Il n’empêche que c’est la deuxième fois en l’espace de trois semaines que la frontière israélo-syrienne s’embrase. Lors de la commémoration de la Nakba – l’exil palestinien de 1948, consécutif à la création de l’État hébreu –, la foule était parvenue à transpercer les lignes de défense israéliennes : quatre Syriens avaient été abattus dans le chaos ambiant. Cette fois, Tsahal n’a pas été prise de cours. Plusieurs tranchées avaient été creusées le long des barbelés, ultime rempart avant le champ de mines qui s’étend jusqu’au grillage frontalier. Plus loin, trois bataillons de parachutistes, placés en état d’alerte, se tenaient prêts à intervenir. À l’arrivée, le face-à-face meurtrier tourna le plus souvent à une miniguerre de position. D’un côté, les manifestants, déterminés à rééditer leur exploit du 15 mai, progressaient centimètre par centimètre en direction du territoire israélien. De l’autre, les soldats de Tsahal, qui avaient pour consigne de faire preuve de retenue, ouvraient le feu sur chaque mouvement hostile. « C’était comme le tir au pigeon », résume Wajdi Mahmoud, un habitant de Majdal Shams.

Problème à résoudre >>
Répondez à ces questions sur l'extrait consacré à la frontière israélo-syrienne :
1. Combien de Syriens ont été abattus lors de la commémoration de la Nakba ?
2. Combien de bataillons de parachutistes se tenaient prêts à intervenir ?
3. Qui est Wajdi Mahmoud ?
Ces items viennent d'une autre source.

Entrées de données >>
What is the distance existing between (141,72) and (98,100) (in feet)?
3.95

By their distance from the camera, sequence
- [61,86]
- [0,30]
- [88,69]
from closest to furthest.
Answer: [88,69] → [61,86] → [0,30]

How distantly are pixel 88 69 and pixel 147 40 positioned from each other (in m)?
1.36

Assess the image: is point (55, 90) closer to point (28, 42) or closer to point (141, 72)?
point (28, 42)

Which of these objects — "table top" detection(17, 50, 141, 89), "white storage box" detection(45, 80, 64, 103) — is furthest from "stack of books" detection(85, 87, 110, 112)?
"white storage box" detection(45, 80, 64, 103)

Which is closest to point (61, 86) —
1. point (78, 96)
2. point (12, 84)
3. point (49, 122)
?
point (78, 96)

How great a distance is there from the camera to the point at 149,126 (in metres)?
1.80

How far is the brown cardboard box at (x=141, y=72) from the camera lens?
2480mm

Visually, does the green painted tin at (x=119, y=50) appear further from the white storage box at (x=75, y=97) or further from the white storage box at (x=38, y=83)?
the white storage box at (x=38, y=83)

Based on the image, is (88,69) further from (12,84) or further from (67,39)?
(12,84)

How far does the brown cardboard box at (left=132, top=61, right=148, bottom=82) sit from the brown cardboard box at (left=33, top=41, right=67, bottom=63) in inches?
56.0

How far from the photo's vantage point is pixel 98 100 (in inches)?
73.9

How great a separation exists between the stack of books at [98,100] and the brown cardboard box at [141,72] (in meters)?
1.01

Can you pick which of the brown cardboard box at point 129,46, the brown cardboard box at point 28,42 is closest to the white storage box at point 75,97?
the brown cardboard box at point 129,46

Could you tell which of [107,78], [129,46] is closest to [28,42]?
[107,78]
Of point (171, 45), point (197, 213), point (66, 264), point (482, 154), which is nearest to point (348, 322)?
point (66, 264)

Résultat obtenu >>
1. Quatre.
2. Trois.
3. Un habitant de Majdal Shams.